FREGIO
In architettura si intende per f. una zona decorativa con andamento prevalentemente orizzontale; in particolar modo nella trabeazione degli ordini classici la parte fra architrave e cornice. In scultura s'intende una composizione nella quale la figurazione è disposta entro una striscia di altezza costante che abbia una estensione in lunghezza così protratta, da non consentirne la immediata percezione come immagine, sicché debba esser seguita con lo sguardo e letta in una successione di immagini. Tuttavia i confini tra f. e immagine singola sono estremamente fluidi. Un grande gruppo di fregi palesa caratteri simili ad immagini singole, eventualmente con l'accentuazione di un asse, con la disposizione simmetrica della composizione (ad esempio il fregio orientale del Partenone), con la formazione di centri di gravità (ad esempio il gruppo di Zeus ed Atena nel fregio orientale del grande altare di Pergamo), eventualmente anche mettendo in fila temi o scene diversi (ad esempio il fregio di Telefo nel grande altare di Pergamo; il fregio del tempio di Ecate di Lagina; il fregio interno della basilica Aemilia a Roma). Sovente è solo il prevalere dell'estensione in lunghezza che giustifica la qualificazione di fregio anziché di immagine in rilievo. Soprattutto poi quando una composizione, a causa della sua estensione in lunghezza accompagnata ad un'altezza piuttosto limitata, non la si può più abbracciare tutta con uno sguardo, ma l'occhio deve vagare lungo di essa, la si indicherà come f. e non come immagine singola, anche quando la composizione sia disposta a immagine chiusa.

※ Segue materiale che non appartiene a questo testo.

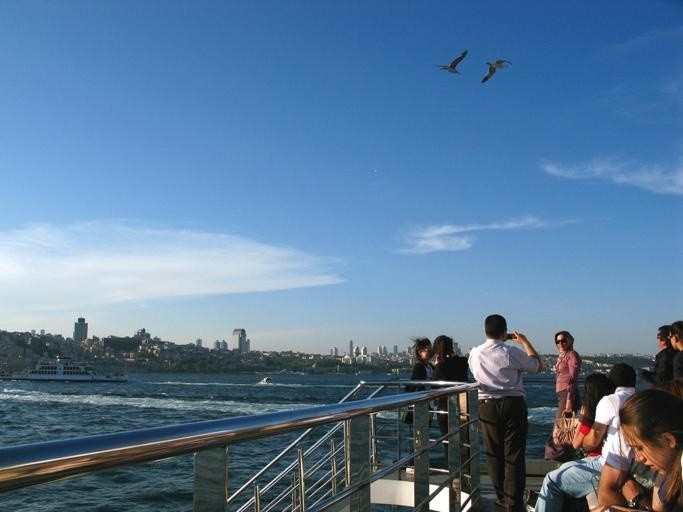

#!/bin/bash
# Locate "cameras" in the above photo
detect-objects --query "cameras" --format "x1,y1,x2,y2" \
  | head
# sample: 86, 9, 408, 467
507, 333, 516, 340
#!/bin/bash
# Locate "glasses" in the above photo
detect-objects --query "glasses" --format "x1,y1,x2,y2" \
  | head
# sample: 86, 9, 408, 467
556, 339, 566, 344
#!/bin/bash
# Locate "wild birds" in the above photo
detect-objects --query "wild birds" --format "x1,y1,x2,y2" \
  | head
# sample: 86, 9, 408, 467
433, 49, 468, 75
480, 59, 512, 84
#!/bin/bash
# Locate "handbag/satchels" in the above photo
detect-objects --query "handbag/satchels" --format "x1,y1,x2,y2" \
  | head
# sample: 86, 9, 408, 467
401, 405, 433, 426
551, 409, 581, 449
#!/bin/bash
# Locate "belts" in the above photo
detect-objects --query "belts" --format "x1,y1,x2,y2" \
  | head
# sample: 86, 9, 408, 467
478, 395, 523, 404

Il nome moderno fregio deriverebbe dalla parola latina phrygium, indicante il lavoro del frigio, cioè del ricamatore in panno e in oro residente nell'Asia Minore occidentale, nella Frigia, e il nome sarebbe stato innanzi tutto usato per le caratteristiche bordure prodotte da tale artigianato. Non è provato con questo che si debba dedurre che la composizione a f. abbia avuto principalmente origine nell'Asia Minore. Nondimeno le più antiche composizioni greche a f., che s'incontrano nella zona anatolica dell'Asia Minore e nella Frigia, sono chiaramente influenzate da modelli orientali.
I nomi greci per il f. architettonico sono ζῳϕόρος, εἰδοϕόρος e κοσμοϕόρος - oppure διάζωμα, ζώνη e ϑριγκός -; indicano dunque, assai in generale, sia un elemento della costruzione, che comprende figure di esseri viventi, o immagini ornamenti, sia la forma dell'elemento della costruzione: cintura e rispettivamente fascia; oppure, secondo la parola più antica, il ϑριγκὸς di Omero, che è poi impiegato non solo nella poesia classica (ad esempio Euripide, Ifig. Taur., v. 74), ma anche in Pausania (i, 42; viii, 2; xv, 3), sia la cresta del muro oppure anche l'orlo del tetto. Nessuna di queste parole contiene come il latino phrygium un accenno all'origine ionica del fregio.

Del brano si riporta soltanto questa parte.